Six days into this tragedy, most of the residents who've lost everything have not been allowed back in to see what their homes look like. Cal Fire says it's still not safe enough. The rains certainly helped, but it also made things slippery.

As the containment line grows, the cleanup effort after the Valley Fire is just beginning. Much of it focused on clearing the thousands of fallen and dangerous trees, some of which are still smoldering, that litter the burn area.

Still, the process of residents return to their homes to see what's left is still a ways off.

DONATIONS: How to help victims of the Valley Fire where you live

"It may look like the fire's out because there's no smoke and flames, but the potential of a hot ember from the wind or something getting ignited on the other side of the containment lines, that's what we don't want to do," said Cal Fire spokesperson Jeff Roberts.

Dana DeMartini never left her hilltop home on Cobb Mountain, even though flames roared right up to her backyard Saturday night.

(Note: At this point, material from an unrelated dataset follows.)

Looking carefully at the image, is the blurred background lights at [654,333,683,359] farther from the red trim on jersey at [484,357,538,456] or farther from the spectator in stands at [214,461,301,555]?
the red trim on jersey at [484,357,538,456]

She says no one told her to leave. She's been there for six days with her dogs, fending for herself.

DeMartini: "If my son or my dad are watching, I'm okay," she said. "That's what I want to say I guess."
Anthony: "You haven't been able to reach anyone?"
DeMartini: "No, no one. No one at all. I've been stuck here with just my dogs and myself."

Though she has no TV or Internet, DeMartini is aware that her house, still standing, is among the very few like it in this part of the fire area.

"I feel very blessed, very blessed," she said. "I'm probably going to sell it after this, but yeah I feel very blessed."

ABC7 News did make some calls and got in contact with DeMartini's son to let him know she's okay.

In the meantime, Cal Fire says they hope to greatly expand the containment area. But there is some concern this weekend because of the gusty winds and higher temperatures that are expected.